Eidon, eidon, eidon, pau na lomba do Poseidon
Fosse eu o Homem Aranha, o mar seria Doutor Octopus. Não que eu não goste de água, apenas abomino o fato de não poder controlá-la. Um chuveiro eu desligo, já o mar não, nem com toda a minha magnitude enquanto César e tal.
Mas como vemos nos quadrinhos, Peter Parker sempre enfrenta seus desafios para dar aquela ajuda para Nova York. E eu fui ao mar em nome de algo maior que a Grande Maçã.
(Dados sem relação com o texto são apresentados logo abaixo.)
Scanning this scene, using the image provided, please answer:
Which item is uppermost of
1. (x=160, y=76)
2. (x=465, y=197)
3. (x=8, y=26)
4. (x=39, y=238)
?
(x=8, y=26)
Afinal, imaginem o quão legal seria para a Imperatriz ver a cena mais jeca dos últimos dois mil e nove anos: este que vos escreve ao mar.
A coisa se deu mais ou menos da seguinte forma: entrei no mar, que no momento se comportava como se fosse uma grande piscina, começando infantil e se tornando olímpica. Uma marola aqui, uma marola acolá e todo mundo começou a ficar muito louco de marola quando menos vi, tinha água quase na na altura do peito, naquela região conhecida como “estou em pânico por ter água na barriga”.
Só que Poseidon é um cara meio filho da puta. Ele vê que você venceu um pouco dos seus medos (eu sempre pensava que poderia ser pior. Sei lá, um mar de ratos, por exemplo) e manda uma saraivada para te mostrar que ok, você pode ser imperador em terra, mas no mar não passa de alguém que chora feito uma criancinha. Cumprindo seu dever de soberano dos mares, o velho barbudo – que não é o capeta mas carrega um tridente – mandou uma marola mais alta:
- E agora amor, que eu faço, que eu faço, O QUE EU FAÇO!? AHHHHHHHHHHHHHHHH!
- Passa por baixo, Ju. Só isso.
Então eu mergulhei, braços batendo freneticamente, como se estivesse prestes a morrer. A marola passou, me empurrou um pouco e eu entrei em pânico. Não fosse o sorriso da Imperatriz, eu teria morrido ali mesmo. Veio a segunda, a terceira e a mesma cena patética se repetia. Até que veio a grande onda.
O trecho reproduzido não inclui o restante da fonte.